◆ **Provided text**:
★ ★ ★

# Transporting large rock over distance



## ki5ka (Dec 17, 2006)

As I have posted earlier, I am building an MTB training track on the campus of my middle school for my team to train on. 
I am working on getting some large rock from the desert to add features to this trail. 

On another occasion, I successfully hauled out a 400 pounder. I used a high-lift jack and an incline plane to get it in the cab (I didn’t want to rolling around in the bed). That was difficult, it damaged my interior, and it was dicey having it next to me as I drove out.

I am wondering about using a 2 wheel car dolly. The capacity is there for larger rocks, the lower height would facilitate loading and unloading and would keep the center of gravity low while traversing rough terrain. 

I’m concerned about potentially damaging the dolly, but it seems that can be managed with careful calculation of the weight of the rock, blocking the rock to avoid point loads on the trailer, securing the load well, and judicious driving. 

If you have first-hand experience doing something like this, I would really like to hear about it.


----------



## Mr Pig (Jun 25, 2008)

Why not get some delivered from the hard rock cafe?


----------



## leeboh (Aug 5, 2011)

They make and rent small motorized wheelbarrows just for this purpose. Cement hauling too. Maybe the local big box store/tool rental place wants to be the " sponsor" ? You put a 400 lb rock next to you in the truck?


----------



## Mr Pig (Jun 25, 2008)

What about getting a bunch of small rocks, and sticking them together?


----------



## leeboh (Aug 5, 2011)

^^^ Bored today I guess? OC might be good for you.


----------



## Mr Pig (Jun 25, 2008)

leeboh said:


> Bored today I guess?


That obvious, huh?

Seriously though, call a construction company. All sorts of sizes of rocks are used in construction. If you ask the right person, say it's for a school etc, maybe you'll get some nice guy to send a truck by and dump a load of big rocks. Maybe even give you some timber too, you could build some features and name the trail after the construction company. Bit of sponsorship? Think laterally.


----------



## DeadGrandpa (Aug 17, 2016)

Your methodology is all wrong. Bring the kids to the rocks, not the rocks to the kids. But if you insist on hauling boulders, use ratchet straps to hold the cargo in place with the main point being to hold it when you apply the brakes. You won't likely accelerate so fast that they escape out the back.


----------



## DaveVt (Jun 13, 2005)

Ball Cart. 2 dudes can easily move 500 pound rocks.
https://www.northerntool.com/shop/t...MIq4PS4tmX3AIVBa_ICh0AcwWkEAQYBSABEgI5n_D_BwE
Great trail building tool. Also haul your kit and cooler. Worth every penny.

★ ★ ★

◆ **Dataset excerpt**:
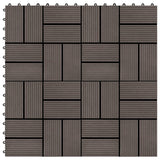 22 pcs Decking Tiles 30x30 cm 2 sqm WPC Dark Brown 277810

★ ★ ★

◆ **Assignment A**:
List each distinct username that posts in the rock-hauling thread above.
◆ **Assignment B**:
Continue the rock-hauling thread from its last post.

◆ **Response area A**:
ki5ka, Mr Pig, leeboh, DeadGrandpa, DaveVt

◆ **Response area B**:
Years back my buddy and I built 120 feet of turnpike in 2 weeks though a swamp. We harvested and moved hundreds of stones between 200 and 800 plus pounds (mostly the lower end of that range), some long distances up to 1000 feet through the woods....off trail. This cart plus 2 rock bars is a very capable kit.


----------



## ki5ka (Dec 17, 2006)

The rocks are 30 miles away so a powered barrow might be a bit slow .

Yes, I put this rock in my cab. Seemed reasonable at the moment, seems kinda reckless now. I'm pretty pleased with how the carving came out though. Here it is doing it's job a the trail marker for Johnnie Walker trail.









I'm always looking for donations to support the team and I will ask that the dolly use be donated. Lots of people say they want to help/donate, but the reality is it takes time and effort and sometimes you just gotta do it.


----------



## ki5ka (Dec 17, 2006)

Mr Pig said:


> What about getting a bunch of small rocks, and sticking them together?


Concrete, I like that idea. LOL


----------



## ki5ka (Dec 17, 2006)

DeadGrandpa said:


> Your methodology is all wrong. Bring the kids to the rocks, not the rocks to the kids....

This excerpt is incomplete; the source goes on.